Fair and fast compensation for Women Against State Pension Inequality

Motion to Eastleigh Borough Council,by Councillor Liz Jarvis

Council notes that

  • In the 1995 Pensions Act, the Government increased State Pension age for women from 60 to 65, with a further increase to 66 in the 2011 Pensions Act; 
  • the change was not properly communicated to 3.8 million women born in the 1950s until 2012, giving some only one year’s notice of a six year increase in their anticipated retirement age;
  • there are 6,310 1950s-born WASPI women in Eastleigh; 
  • the Parliamentary and Health Service Ombudsman has found that the Department for Work and Pensions (DWP) was guilty of maladministration in its handling of the State Pension Age increase for women born in the 1950s;
  • the All Party Parliamentary Group on State Pension Inequality for Women has concluded that “the impact of DWP maladministration on 1950s-born women has been as devastating as it is widespread.  The APPG believes that the case for category 6 injustice is overwhelming and clear.  Women have had their emotional, physical, and mental circumstances totally obliterated by a lack of reasonable notice”; 
  • research commissioned by campaign group Women Against State Pension Inequality (WASPI) has found that by the end of 2022, more than 220,000 1950s born women will have died waiting for justice since the WASPI campaign began in 2015;  
  • WASPI’s figures show that over the course of the two year COVID pandemic, one in 10 women who died were affected by these uncommunicated changes and lost both their state pension income and the opportunity to make alternative retirement plans; and that  
  • despite the Ombudsman’s findings and the rapid death rate of those affected, the government is choosing to wait for further reports before taking any action.

• Excerpted data

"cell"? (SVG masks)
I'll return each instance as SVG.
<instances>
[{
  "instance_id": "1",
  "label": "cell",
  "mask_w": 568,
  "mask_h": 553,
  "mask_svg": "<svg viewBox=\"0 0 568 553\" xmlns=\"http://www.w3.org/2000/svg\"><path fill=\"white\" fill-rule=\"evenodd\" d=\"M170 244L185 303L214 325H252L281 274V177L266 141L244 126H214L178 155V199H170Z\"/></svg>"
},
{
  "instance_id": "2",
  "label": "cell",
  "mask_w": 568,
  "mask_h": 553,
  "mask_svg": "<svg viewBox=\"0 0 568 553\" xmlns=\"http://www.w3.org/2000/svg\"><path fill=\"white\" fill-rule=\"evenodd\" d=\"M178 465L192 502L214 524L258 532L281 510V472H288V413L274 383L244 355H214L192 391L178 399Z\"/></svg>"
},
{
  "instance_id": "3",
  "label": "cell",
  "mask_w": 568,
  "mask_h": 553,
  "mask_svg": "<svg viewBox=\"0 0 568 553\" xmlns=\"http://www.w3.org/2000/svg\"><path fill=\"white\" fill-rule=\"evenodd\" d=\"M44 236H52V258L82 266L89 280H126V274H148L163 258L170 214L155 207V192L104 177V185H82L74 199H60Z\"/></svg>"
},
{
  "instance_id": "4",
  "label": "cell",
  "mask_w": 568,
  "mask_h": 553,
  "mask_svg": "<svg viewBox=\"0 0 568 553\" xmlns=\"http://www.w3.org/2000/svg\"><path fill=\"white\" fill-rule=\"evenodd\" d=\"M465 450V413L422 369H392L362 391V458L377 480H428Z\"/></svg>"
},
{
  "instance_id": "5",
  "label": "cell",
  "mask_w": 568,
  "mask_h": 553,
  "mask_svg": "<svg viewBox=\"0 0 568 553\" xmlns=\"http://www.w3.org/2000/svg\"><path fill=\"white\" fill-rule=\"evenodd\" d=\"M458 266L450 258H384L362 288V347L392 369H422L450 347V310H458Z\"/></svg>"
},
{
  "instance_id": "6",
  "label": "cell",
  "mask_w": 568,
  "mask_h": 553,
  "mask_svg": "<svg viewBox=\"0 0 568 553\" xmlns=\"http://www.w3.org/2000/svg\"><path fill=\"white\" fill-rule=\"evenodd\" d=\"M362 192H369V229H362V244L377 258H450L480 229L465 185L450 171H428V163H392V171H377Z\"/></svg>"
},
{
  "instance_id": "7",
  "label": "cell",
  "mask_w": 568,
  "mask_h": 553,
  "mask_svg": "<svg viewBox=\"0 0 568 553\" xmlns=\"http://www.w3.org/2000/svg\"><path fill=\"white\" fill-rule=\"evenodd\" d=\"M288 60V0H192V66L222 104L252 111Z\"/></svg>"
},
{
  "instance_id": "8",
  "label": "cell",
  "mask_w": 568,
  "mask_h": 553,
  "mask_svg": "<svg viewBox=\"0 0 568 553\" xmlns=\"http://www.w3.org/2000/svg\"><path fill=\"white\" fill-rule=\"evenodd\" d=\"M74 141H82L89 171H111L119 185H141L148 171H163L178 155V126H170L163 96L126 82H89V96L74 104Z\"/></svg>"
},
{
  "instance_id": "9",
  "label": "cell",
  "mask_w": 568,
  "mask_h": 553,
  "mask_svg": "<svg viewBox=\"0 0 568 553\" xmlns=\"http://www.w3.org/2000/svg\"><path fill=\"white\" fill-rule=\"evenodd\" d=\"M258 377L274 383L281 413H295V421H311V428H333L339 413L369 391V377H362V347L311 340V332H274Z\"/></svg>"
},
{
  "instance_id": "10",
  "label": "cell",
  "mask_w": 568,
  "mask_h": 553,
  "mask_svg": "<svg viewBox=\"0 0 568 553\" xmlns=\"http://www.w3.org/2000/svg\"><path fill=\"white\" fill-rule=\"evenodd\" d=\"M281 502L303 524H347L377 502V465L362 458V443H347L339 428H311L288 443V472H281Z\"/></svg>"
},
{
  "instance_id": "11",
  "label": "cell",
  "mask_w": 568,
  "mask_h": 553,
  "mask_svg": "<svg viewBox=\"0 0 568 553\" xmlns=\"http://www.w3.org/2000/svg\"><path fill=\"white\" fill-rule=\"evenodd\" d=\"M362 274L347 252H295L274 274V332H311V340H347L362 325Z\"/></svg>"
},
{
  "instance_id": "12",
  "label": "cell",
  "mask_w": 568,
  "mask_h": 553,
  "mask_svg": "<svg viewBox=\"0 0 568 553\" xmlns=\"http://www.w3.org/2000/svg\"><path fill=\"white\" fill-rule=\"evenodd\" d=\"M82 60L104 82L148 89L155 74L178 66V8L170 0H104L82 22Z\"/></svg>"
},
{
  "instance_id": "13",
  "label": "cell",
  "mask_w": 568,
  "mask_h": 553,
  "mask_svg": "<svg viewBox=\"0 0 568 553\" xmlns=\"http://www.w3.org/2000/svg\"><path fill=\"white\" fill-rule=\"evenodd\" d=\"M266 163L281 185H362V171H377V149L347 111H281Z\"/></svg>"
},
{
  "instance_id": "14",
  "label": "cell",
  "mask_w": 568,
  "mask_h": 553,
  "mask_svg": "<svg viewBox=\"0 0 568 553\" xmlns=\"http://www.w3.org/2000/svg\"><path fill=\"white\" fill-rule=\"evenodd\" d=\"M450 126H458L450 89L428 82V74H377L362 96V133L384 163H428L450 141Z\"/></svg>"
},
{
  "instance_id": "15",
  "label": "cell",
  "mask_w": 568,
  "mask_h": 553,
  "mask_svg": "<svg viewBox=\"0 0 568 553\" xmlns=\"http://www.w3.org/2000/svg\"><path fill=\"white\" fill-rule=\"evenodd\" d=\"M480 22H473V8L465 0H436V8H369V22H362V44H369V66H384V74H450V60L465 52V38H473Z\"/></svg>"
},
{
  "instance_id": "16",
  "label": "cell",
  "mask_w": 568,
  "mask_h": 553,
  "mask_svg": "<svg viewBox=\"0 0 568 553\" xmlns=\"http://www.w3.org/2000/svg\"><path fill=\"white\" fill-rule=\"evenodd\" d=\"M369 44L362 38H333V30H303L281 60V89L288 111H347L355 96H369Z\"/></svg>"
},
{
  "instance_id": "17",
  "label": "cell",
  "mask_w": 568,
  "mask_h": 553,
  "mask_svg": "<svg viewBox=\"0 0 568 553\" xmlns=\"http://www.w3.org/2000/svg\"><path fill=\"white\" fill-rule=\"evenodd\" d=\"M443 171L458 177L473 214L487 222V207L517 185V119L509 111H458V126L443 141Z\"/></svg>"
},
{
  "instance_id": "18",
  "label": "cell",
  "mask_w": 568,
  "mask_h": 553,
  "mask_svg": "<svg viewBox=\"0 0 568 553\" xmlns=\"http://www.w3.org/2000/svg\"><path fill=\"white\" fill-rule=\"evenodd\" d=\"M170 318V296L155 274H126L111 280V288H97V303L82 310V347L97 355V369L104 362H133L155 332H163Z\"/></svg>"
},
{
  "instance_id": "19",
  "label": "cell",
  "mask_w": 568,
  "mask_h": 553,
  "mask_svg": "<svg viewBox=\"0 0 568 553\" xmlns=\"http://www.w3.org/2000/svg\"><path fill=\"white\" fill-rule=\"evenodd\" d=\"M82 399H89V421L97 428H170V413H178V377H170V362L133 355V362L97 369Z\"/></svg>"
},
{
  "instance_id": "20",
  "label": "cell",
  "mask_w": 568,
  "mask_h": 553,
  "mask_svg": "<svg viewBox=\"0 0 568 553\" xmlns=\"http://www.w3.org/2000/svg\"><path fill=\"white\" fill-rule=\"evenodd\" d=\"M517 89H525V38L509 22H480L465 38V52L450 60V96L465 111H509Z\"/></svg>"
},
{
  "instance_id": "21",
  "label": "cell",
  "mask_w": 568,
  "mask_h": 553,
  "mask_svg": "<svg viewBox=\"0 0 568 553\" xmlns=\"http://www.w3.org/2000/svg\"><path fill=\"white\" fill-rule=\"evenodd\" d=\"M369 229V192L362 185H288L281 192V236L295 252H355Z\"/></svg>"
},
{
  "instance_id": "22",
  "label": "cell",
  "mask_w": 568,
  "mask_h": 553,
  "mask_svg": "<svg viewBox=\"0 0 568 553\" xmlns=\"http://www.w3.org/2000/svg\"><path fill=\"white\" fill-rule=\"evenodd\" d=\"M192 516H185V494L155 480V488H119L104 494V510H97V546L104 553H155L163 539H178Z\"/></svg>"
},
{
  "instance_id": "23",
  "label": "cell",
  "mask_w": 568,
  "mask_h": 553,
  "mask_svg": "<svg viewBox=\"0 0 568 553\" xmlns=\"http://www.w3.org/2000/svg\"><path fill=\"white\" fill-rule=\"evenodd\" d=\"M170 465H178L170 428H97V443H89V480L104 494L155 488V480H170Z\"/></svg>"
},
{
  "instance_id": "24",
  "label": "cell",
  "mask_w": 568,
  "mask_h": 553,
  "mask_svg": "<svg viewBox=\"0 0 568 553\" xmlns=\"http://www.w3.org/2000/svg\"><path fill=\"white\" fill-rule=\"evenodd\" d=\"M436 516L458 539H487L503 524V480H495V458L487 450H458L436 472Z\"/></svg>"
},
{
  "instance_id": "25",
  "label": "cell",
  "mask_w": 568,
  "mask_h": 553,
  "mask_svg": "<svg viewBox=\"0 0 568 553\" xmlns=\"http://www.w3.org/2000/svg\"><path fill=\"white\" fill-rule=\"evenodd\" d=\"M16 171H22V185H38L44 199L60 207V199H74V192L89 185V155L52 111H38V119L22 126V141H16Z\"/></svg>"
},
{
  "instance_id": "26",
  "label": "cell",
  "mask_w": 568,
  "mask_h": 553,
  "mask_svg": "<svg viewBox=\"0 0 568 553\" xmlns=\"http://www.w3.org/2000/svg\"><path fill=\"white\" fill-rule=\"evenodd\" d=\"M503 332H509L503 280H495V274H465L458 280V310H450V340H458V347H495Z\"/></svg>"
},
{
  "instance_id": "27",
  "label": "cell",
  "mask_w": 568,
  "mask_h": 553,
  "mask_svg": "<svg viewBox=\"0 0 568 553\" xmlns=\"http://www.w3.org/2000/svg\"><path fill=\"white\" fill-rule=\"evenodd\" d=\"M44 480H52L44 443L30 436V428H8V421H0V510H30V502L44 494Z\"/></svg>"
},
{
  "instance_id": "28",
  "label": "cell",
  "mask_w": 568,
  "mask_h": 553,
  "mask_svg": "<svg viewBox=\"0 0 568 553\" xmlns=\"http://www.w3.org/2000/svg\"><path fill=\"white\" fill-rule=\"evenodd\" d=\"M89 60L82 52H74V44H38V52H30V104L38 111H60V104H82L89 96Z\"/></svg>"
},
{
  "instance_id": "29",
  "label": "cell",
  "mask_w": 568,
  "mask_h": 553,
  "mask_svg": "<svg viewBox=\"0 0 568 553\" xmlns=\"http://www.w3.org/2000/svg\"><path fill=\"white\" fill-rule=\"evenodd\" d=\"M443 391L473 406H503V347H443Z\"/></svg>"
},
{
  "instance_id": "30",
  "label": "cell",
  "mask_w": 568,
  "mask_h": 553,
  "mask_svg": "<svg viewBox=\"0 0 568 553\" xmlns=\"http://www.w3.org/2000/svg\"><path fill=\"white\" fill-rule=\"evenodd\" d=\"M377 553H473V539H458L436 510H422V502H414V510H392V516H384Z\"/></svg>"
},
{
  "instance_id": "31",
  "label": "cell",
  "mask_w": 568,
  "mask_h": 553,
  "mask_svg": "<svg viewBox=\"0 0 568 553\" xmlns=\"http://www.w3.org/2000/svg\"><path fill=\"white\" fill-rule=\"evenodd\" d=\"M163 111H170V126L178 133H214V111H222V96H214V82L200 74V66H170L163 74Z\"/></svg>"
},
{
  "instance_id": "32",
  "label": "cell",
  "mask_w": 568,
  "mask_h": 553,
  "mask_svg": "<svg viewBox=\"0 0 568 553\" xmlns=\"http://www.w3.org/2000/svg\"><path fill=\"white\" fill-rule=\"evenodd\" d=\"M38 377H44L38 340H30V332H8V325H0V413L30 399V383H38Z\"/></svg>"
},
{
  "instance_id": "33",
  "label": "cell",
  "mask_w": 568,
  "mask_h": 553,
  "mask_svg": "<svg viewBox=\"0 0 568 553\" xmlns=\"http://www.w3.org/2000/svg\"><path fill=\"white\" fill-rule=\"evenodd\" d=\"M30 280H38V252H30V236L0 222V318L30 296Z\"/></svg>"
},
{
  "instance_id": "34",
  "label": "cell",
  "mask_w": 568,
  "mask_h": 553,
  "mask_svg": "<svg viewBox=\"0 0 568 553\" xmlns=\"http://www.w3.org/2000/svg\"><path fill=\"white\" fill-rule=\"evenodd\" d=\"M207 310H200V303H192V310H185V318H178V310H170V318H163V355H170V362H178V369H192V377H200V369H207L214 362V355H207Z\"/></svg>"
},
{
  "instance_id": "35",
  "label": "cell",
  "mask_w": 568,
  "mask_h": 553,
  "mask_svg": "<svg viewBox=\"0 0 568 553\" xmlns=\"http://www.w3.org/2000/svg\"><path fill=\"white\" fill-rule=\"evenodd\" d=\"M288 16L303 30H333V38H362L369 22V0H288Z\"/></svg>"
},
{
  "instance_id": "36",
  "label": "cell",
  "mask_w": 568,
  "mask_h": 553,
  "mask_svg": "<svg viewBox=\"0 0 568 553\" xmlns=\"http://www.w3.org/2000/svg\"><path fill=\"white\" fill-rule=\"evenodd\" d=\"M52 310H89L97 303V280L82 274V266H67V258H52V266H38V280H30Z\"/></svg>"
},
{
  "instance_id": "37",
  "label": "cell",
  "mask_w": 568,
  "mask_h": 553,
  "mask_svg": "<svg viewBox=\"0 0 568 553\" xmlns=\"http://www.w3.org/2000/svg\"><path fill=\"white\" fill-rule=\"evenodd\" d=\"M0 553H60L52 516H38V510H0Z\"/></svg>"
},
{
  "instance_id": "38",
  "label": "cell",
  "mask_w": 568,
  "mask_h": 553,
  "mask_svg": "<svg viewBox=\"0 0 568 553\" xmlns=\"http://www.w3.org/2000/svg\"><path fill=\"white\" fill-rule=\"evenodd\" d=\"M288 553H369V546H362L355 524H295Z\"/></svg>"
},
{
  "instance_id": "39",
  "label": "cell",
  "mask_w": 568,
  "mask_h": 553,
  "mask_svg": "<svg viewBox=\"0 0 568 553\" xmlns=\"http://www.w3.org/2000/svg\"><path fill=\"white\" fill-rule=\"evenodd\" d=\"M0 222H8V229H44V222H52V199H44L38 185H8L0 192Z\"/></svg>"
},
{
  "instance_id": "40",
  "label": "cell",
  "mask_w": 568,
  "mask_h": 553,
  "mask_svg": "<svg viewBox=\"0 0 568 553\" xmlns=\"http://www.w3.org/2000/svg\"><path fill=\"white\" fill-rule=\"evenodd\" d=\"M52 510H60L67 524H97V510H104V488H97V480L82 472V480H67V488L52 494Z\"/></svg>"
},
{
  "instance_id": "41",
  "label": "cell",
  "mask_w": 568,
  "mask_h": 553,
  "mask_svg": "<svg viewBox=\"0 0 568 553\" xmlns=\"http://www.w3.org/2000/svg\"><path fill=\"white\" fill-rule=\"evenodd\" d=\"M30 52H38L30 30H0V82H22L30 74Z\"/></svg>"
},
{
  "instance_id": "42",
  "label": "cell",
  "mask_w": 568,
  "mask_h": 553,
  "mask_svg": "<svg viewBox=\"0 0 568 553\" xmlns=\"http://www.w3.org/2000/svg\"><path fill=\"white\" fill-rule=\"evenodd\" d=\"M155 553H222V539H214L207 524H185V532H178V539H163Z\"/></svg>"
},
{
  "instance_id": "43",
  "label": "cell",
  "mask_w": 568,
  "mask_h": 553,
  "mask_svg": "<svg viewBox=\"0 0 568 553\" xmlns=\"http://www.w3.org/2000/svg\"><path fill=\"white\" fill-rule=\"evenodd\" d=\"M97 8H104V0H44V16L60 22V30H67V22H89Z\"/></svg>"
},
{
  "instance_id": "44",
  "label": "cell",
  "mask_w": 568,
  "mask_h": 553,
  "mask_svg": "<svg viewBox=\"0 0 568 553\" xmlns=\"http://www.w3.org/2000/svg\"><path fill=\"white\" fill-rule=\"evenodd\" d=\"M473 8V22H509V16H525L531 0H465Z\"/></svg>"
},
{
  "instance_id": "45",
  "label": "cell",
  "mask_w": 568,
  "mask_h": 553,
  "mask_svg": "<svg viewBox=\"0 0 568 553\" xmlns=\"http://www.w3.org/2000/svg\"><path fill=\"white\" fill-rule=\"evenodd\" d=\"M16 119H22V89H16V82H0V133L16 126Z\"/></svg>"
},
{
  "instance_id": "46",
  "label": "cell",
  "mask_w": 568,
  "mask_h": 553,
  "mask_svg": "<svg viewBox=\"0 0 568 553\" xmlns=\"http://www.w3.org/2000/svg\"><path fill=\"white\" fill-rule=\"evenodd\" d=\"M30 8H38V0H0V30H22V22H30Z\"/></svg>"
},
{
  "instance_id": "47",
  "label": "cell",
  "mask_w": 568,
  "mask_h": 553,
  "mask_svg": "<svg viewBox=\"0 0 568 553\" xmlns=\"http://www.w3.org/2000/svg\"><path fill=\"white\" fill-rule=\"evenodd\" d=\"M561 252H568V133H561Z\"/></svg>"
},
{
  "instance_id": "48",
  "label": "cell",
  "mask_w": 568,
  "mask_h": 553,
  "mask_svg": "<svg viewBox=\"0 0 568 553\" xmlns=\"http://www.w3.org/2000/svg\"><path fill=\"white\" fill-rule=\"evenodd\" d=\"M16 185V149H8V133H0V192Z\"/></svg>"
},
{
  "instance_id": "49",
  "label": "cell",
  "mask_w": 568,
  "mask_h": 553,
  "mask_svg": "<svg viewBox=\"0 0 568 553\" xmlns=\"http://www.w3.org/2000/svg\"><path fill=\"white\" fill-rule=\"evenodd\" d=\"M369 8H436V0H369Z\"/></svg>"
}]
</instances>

• What to produce
Continue the council motion on compensation for women born in the 1950s from the point where it stops.

• Result
Council supports

  • The conclusion of the All Party Parliamentary Group on State Pension Inequality that women born in the 1950s have suffered a gross injustice, affecting their emotional, physical and mental circumstances in addition to causing financial hardship;
  • a swift resolution to this ongoing injustice before more and more women die waiting for compensation;
  • proper compensation in line with the Parliamentary Ombudsman's recommendations.

Council resolves

  • To ask the Leader of the Council to write to local Members of Parliament, and to the Secretary of State for Work and Pensions, to outline the effects of the injustice to 1950s women on the community in Eastleigh and to seek their support for fair and fast compensation for WASPI women.